Memoir Intensive: How to Write Truthfully about Your Life

The true stories of our lives are often messy and complex. In this three-hour intensive, we will learn to write about our lives using emotion, rich sensory description, critical thinking, lyricism, and the art of storytelling.

Goddard is located at 647 Columbus Avenue at 91st St. The course fee is $65.

To register, please click here.

I’m happy to answer any questions at growingupgolem AT Gmail. And here’s some info on my background: Donna Minkowitz has taught memoir writing since 1998, at many venues including the 92nd Street Y, the New York Writers Workshop, the Mt. Chocorua Writers Workshop, the JCC of the Upper West Side, and The Kitchen. Her recent memoir Growing Up Golem was a finalist for both a Lambda Literary Award and for the Judy Grahn Nonfiction Award, and she won a Lambda Literary Award for her first memoir, Ferocious Romance: What My Encounters with the Right Taught Me About Sex, God, and Fury. Minkowitz has also written for the New York Times Book Review, Slate, The Nation, New York magazine, and the Village Voice.

Fall Memoir Workshop in Brooklyn

 

My next fall memoir writing workshop starts Wednesday, September 27.

Details: 8 Wednesday nights from 7 to 9 PM, through November 15. Location: Windsor Terrace/Kensington, Brooklyn, New York. The fee is $325.

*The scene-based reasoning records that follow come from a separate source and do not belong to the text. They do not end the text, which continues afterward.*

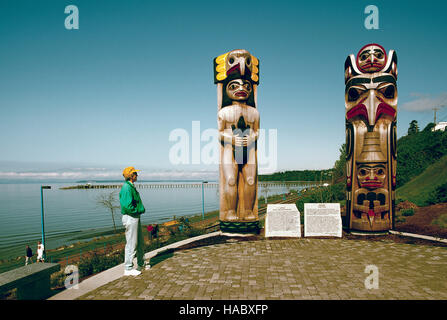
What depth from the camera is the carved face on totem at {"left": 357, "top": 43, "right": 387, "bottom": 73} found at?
877 cm

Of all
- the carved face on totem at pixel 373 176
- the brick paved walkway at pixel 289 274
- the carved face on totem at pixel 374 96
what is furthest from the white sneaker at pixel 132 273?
the carved face on totem at pixel 374 96

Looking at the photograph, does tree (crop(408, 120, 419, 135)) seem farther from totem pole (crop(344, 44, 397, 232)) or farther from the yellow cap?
the yellow cap

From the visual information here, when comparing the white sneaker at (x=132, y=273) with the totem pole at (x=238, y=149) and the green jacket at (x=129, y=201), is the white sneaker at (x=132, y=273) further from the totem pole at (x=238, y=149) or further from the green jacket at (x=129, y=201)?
the totem pole at (x=238, y=149)

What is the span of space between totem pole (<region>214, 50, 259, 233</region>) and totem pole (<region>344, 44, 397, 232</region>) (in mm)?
3741

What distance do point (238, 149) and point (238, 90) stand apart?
2140mm

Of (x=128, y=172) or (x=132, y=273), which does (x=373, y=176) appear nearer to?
(x=128, y=172)

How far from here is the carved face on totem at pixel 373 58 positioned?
8773mm

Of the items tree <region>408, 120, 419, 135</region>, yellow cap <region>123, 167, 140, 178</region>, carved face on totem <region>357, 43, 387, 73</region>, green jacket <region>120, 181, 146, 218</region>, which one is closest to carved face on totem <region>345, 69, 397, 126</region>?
carved face on totem <region>357, 43, 387, 73</region>

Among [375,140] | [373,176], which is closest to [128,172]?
[373,176]

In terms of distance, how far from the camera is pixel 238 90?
29.6 feet

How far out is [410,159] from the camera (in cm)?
3084
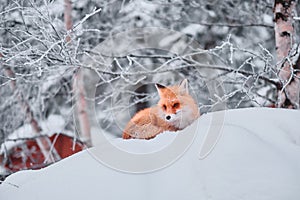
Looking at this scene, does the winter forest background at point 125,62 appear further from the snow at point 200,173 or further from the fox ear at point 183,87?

The workshop focuses on craft – particularly on using emotion, sensory details, imagination, and storytelling to construct deep and relatable works of personal writing. Students will get frequent feedback in a supportive atmosphere.

Class size is limited to 8. You may either bring in a memoir project you are already working on, or use weekly class assignments to spark your writing. Students at all levels are welcome. 🙂

For more information or to register, just email me at growingupgolem AT Gmail.com. Or you can fill in the form below.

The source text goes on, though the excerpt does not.